提供的摘录:
● ● ●

创建 kube-proxy config 文件模板:
cd /opt/k8s/work
source /opt/k8s/bin/environment.sh
cat > kube-proxy-config.yaml.template <<EOF
kind: KubeProxyConfiguration
apiVersion: kubeproxy.config.k8s.io/v1alpha1
clientConnection:
burst: 200
kubeconfig: "/etc/kubernetes/kube-proxy.kubeconfig"
qps: 100
bindAddress: ##NODE_IP##
healthzBindAddress: ##NODE_IP##:10256
metricsBindAddress: ##NODE_IP##:10249
enableProfiling: true
clusterCIDR: ${CLUSTER_CIDR}
hostnameOverride: ##NODE_NAME##
mode: "ipvs"
portRange: ""
iptables:
masqueradeAll: false
ipvs:
scheduler: rr
excludeCIDRs: []
EOF
- bindAddress: 监听地址;
- clientConnection.kubeconfig: 连接 apiserver 的 kubeconfig 文件;
- clusterCIDR: kube-proxy 根据 –cluster-cidr 判断集群内部和外部流量,指定 –cluster-cidr 或 –masquerade-all 选项后 kube-proxy 才会对访问 Service IP 的请求做 SNAT;
- hostnameOverride: 参数值必须与 kubelet 的值一致,否则 kube-proxy 启动后会找不到该 Node,从而不会创建任何 ipvs 规则;
- mode: 使用 ipvs 模式;
为各节点创建和分发 kube-proxy 配置文件:
cd /opt/k8s/work
source /opt/k8s/bin/environment.sh
for (( i=0; i < 2; i++ ))

● ● ●

给定数据:

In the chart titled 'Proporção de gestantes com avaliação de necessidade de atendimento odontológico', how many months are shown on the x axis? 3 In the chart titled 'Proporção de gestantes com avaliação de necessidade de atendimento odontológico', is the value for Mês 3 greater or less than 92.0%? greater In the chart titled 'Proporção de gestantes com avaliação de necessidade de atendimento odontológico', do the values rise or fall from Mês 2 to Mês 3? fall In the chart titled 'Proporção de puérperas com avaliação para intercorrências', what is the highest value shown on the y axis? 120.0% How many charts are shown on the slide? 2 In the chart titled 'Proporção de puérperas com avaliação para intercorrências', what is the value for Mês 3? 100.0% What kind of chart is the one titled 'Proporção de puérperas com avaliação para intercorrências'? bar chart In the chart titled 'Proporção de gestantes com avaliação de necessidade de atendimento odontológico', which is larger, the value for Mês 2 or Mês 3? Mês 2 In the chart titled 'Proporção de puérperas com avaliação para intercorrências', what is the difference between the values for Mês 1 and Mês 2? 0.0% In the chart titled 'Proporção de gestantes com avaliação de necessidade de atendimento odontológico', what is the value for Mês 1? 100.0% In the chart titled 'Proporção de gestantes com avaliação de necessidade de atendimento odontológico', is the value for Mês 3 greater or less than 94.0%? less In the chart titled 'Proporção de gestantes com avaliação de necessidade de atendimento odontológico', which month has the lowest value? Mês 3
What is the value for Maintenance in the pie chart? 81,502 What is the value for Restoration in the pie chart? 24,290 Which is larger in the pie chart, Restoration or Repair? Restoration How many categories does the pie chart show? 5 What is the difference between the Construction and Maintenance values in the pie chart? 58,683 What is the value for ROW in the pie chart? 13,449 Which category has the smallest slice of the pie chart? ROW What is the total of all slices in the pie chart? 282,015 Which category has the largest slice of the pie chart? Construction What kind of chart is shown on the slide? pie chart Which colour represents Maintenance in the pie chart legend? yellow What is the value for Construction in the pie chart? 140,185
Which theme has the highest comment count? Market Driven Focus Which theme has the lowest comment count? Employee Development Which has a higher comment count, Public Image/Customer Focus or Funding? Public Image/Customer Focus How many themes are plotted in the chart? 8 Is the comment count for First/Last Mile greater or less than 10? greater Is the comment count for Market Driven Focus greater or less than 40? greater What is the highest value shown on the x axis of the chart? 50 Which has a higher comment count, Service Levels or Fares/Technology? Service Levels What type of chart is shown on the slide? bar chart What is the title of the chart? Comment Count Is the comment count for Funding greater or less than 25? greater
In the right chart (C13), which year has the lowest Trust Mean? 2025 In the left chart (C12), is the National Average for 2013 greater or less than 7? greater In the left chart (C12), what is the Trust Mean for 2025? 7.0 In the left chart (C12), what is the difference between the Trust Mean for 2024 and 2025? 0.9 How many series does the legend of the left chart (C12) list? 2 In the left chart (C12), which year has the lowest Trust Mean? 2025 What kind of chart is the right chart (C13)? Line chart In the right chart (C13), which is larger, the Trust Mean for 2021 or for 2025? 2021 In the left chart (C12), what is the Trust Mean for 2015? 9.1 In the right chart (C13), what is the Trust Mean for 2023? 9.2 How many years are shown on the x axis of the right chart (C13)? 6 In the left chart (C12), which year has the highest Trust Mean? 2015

● ● ●

探索材料:
1. 用两句话概括 kube-proxy 配置摘录。
2. 请从 kube-proxy 配置摘录的最后一行之后接着往下写。
这些数据是另一份独立的材料。

逐条作答:
1. 这段摘录先在 /opt/k8s/work 目录下创建 kube-proxy 配置文件模板 kube-proxy-config.yaml.template,设定了监听地址、连接 apiserver 的 kubeconfig 文件、clusterCIDR、hostnameOverride 和 ipvs 模式等参数。随后它逐项说明这些参数的作用,例如 hostnameOverride 必须与 kubelet 的值一致,否则 kube-proxy 启动后会找不到该 Node,从而不会创建任何 ipvs 规则;最后开始为各节点创建和分发 kube-proxy 配置文件。

2.
do
echo ">>> ${NODE_NAMES[i]}"
sed -e "s/##NODE_NAME##/${NODE_NAMES[i]}/" -e "s/##NODE_IP##/${NODE_IPS[i]}/" kube-proxy-config.yaml.template > kube-proxy-config-${NODE_NAMES[i]}.yaml.template
scp kube-proxy-config-${NODE_NAMES[i]}.yaml.template root@${NODE_NAMES[i]}:/etc/kubernetes/kube-proxy-config.yaml
done
创建和分发 kube-proxy systemd unit 文件#
cd /opt/k8s/work
source /opt/k8s/bin/environment.sh
cat > kube-proxy.service <<EOF
[Unit]
Description=Kubernetes Kube-Proxy Server
Documentation=https://github.com/GoogleCloudPlatform/kubernetes
After=network.target
[Service]
WorkingDirectory=${K8S_DIR}/kube-proxy
ExecStart=/opt/k8s/bin/kube-proxy \\
--config=/etc/kubernetes/kube-proxy-config.yaml \\
--v=2
Restart=on-failure
RestartSec=5
LimitNOFILE=65536
[Install]
WantedBy=multi-user.target
EOF
分发 kube-proxy systemd unit 文件:
cd /opt/k8s/work
source /opt/k8s/bin/environment.sh
for node_name in ${NODE_NAMES[@]}
do
echo ">>> ${node_name}"
scp kube-proxy.service root@${node_name}:/etc/systemd/system/
done
启动 kube-proxy 服务#
cd /opt/k8s/work
source /opt/k8s/bin/environment.sh
for node_ip in ${NODE_IPS[@]}
do
echo ">>> ${node_ip}"
ssh root@${node_ip} "mkdir -p ${K8S_DIR}/kube-proxy"
ssh root@${node_ip} "modprobe ip_vs_rr"
ssh root@${node_ip} "systemctl daemon-reload && systemctl enable kube-proxy && systemctl restart kube-proxy"
done
检查启动结果#
source /opt/k8s/bin/environment.sh
for node_ip in ${NODE_IPS[@]}
do
echo ">>> ${node_ip}"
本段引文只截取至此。